───── TEXTO PROPORCIONADO ─────
La otra estación, la de Budapest (Keleti) con sus “amigos” (cambiare soldi?). ¡Kelenfold y el tren inexistente! Hotel Arpad, Tatabanya. Discoteca de pueblo.
Pero el anotado me cansa pronto, quizá tanto como la reflexión organizada. ¡Lástima de maravillosas libretas!

30-8-89
Es como deshacer un nudo de mil revueltas: observo, me observo: todo envejece. Cada vez más acostumbrado a reconocerme tics y muecas, a dar por ilusorios proyectos, ocupaciones. Con la vieja idea urgente de ir dejando rastros, siempre fragmentarios: reflexión alambicada casi siempre que no se deja acotar en ningún modo de orden. Y estamos con lo de siempre: ¿escribir novelas, o cuentos?
(o lo que sea que uno pueda escribir, y cerrar el círculo de arquitecturas impasibles…)
Al borde de la paradoja, con el cuento-novela real que es ir viviendo, y todas las sutilezas que uno importa de libros o películas, o músicas, o lo que sea. Enfrentada la ansiedad por una “vida ordenada” y el paranoide “espíritu aventurero”. Siempre “crónicas de malestar”, comillas eufemísticas, entresijos.
───── DATOS PARA ANÁLISIS ─────
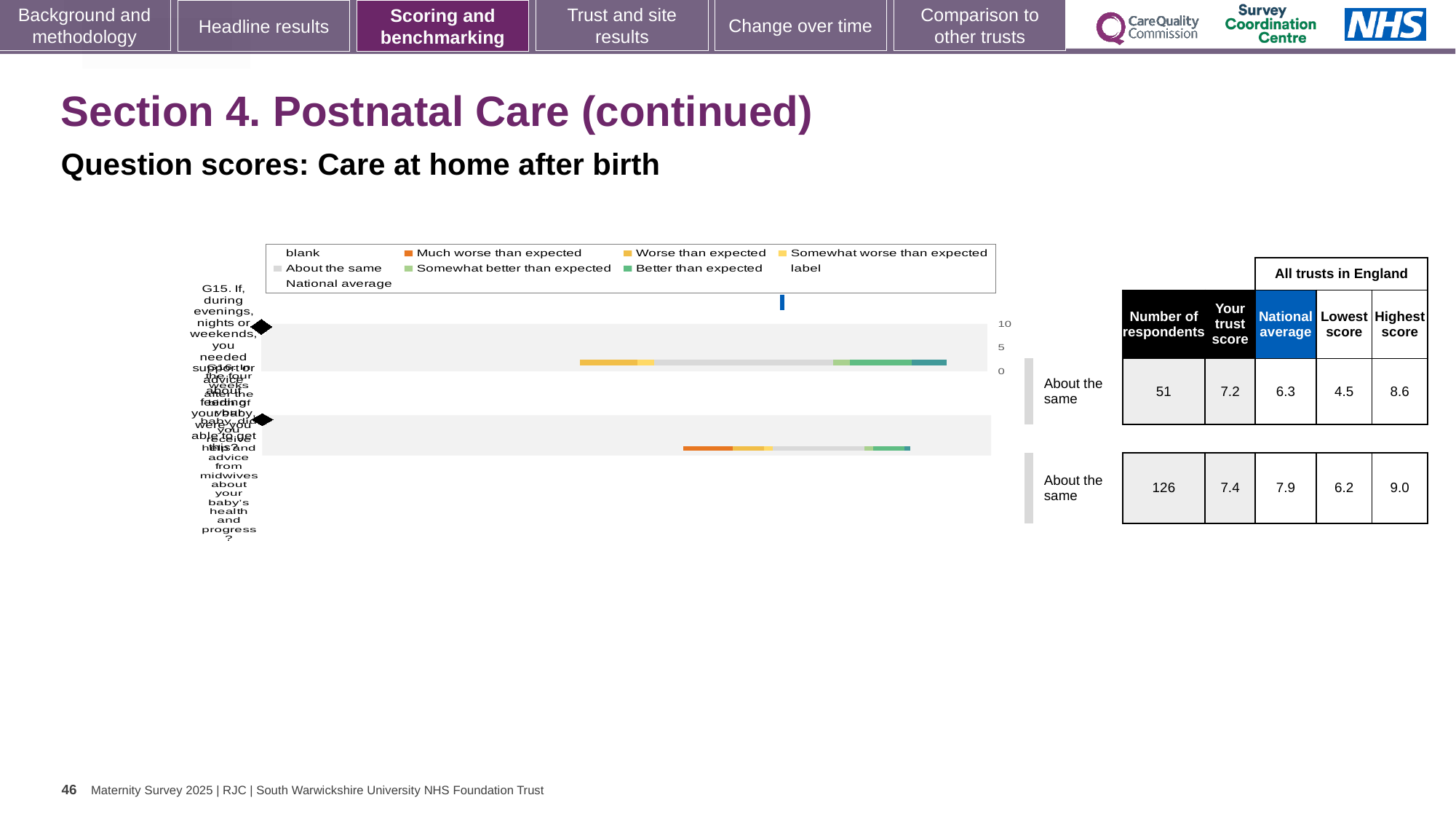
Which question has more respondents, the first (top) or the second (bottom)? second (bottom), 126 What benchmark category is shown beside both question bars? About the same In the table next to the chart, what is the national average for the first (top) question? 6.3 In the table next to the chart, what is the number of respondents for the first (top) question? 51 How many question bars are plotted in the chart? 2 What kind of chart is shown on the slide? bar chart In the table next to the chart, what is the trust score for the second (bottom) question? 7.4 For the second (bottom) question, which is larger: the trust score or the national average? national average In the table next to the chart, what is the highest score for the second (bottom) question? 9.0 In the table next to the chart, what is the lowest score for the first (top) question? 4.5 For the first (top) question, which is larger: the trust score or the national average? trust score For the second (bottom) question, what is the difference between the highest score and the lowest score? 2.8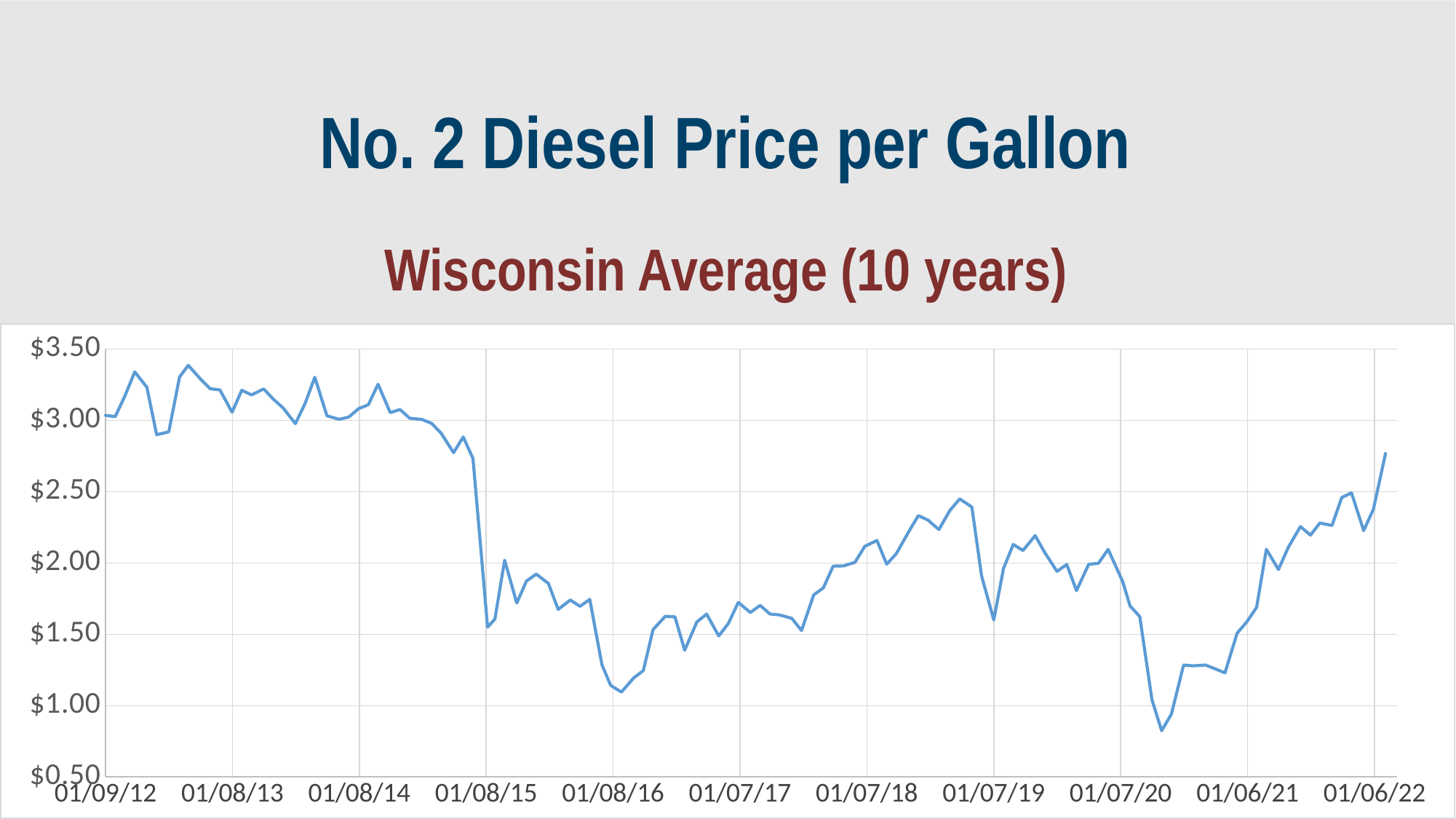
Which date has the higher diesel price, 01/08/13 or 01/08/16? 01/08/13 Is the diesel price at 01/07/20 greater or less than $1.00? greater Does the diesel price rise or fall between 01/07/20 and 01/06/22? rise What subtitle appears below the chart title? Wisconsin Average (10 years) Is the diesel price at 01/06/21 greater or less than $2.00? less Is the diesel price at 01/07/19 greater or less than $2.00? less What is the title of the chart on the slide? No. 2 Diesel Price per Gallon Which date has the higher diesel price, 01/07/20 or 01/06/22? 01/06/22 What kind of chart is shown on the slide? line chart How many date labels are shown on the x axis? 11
─────
───── DATOS PARA ANÁLISIS ─────
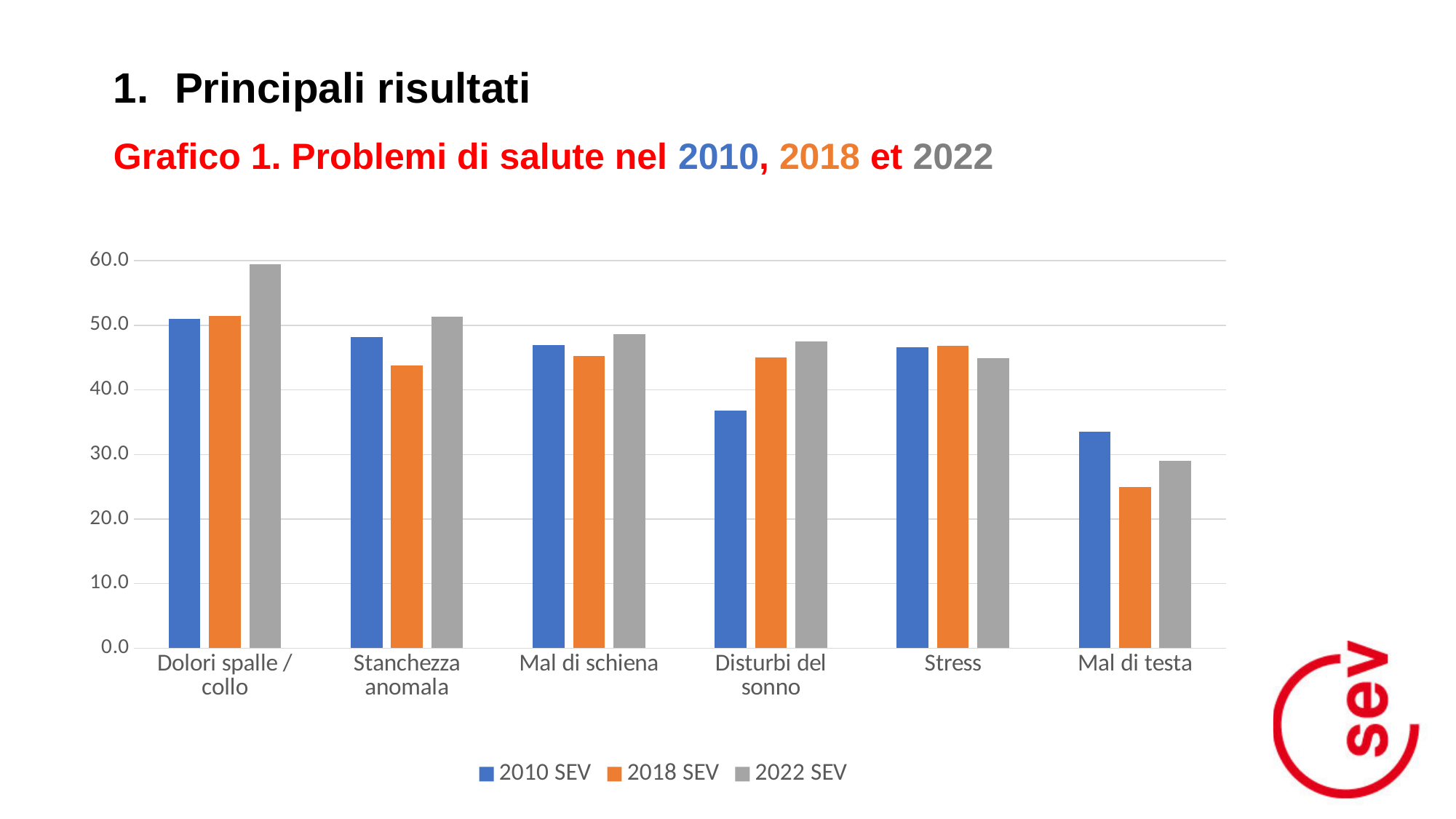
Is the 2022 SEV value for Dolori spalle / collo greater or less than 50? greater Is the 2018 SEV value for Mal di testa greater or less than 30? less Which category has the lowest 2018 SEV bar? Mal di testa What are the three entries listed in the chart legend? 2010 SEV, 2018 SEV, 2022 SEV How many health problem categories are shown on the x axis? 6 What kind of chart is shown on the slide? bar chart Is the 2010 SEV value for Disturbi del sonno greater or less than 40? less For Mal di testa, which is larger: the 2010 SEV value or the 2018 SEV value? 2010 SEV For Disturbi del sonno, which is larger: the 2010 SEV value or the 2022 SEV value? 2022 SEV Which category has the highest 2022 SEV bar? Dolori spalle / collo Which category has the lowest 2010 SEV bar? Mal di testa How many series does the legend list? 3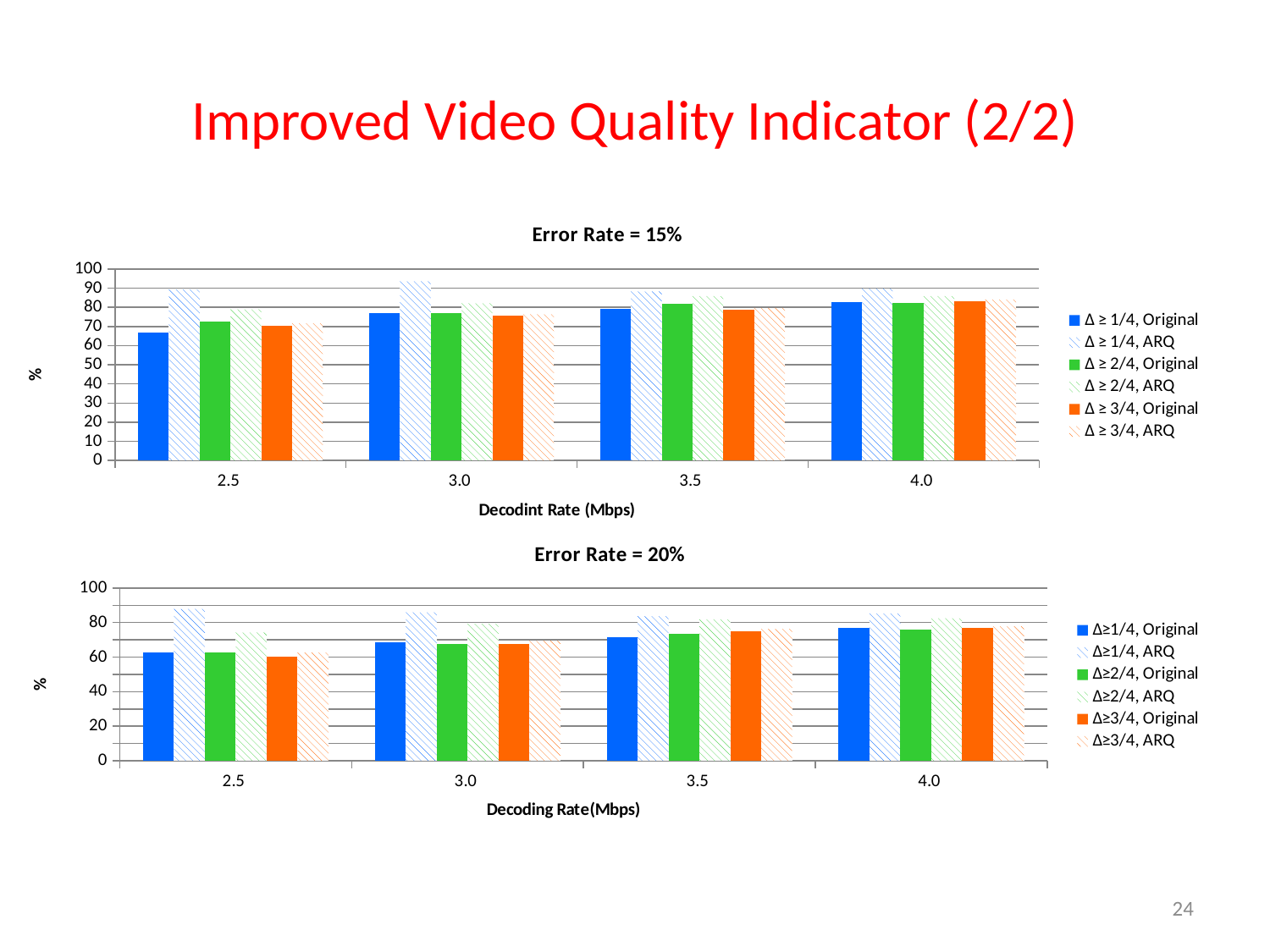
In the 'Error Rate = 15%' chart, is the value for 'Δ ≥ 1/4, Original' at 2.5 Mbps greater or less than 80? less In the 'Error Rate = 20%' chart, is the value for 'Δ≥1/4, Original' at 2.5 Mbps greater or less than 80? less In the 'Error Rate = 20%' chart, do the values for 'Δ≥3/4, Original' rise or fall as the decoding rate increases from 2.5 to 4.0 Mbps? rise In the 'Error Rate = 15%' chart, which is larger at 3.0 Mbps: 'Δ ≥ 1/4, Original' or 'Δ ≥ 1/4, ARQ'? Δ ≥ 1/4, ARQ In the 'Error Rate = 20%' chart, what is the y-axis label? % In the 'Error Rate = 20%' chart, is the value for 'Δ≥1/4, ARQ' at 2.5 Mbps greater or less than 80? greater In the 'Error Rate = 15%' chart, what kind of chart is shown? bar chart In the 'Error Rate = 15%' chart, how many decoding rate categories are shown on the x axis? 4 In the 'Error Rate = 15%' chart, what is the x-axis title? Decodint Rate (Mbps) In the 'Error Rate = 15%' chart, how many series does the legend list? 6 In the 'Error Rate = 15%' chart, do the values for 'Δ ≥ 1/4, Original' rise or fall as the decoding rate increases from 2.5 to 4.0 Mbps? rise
─────
▶ _EJERCICIOS PROPUESTOS_
a) Responde a partir del fragmento de diario:
(i) ¿Qué hotel se menciona?
(ii) ¿Qué fecha encabeza la entrada?
(iii) ¿Entre qué dos formas de escritura se plantea la duda de siempre?
b) Copia literalmente el pasaje del fragmento de diario que empieza en "Pero el anotado" y termina en "de arquitecturas impasibles…)".
Los registros no intervienen en este ejercicio.

▶ _RESULTADOS EN ORDEN_
a)
(i) El Hotel Arpad, en Tatabanya.
(ii) 30-8-89.
(iii) Entre escribir novelas o cuentos.

b)
Pero el anotado me cansa pronto, quizá tanto como la reflexión organizada. ¡Lástima de maravillosas libretas!

30-8-89
Es como deshacer un nudo de mil revueltas: observo, me observo: todo envejece. Cada vez más acostumbrado a reconocerme tics y muecas, a dar por ilusorios proyectos, ocupaciones. Con la vieja idea urgente de ir dejando rastros, siempre fragmentarios: reflexión alambicada casi siempre que no se deja acotar en ningún modo de orden. Y estamos con lo de siempre: ¿escribir novelas, o cuentos?
(o lo que sea que uno pueda escribir, y cerrar el círculo de arquitecturas impasibles…)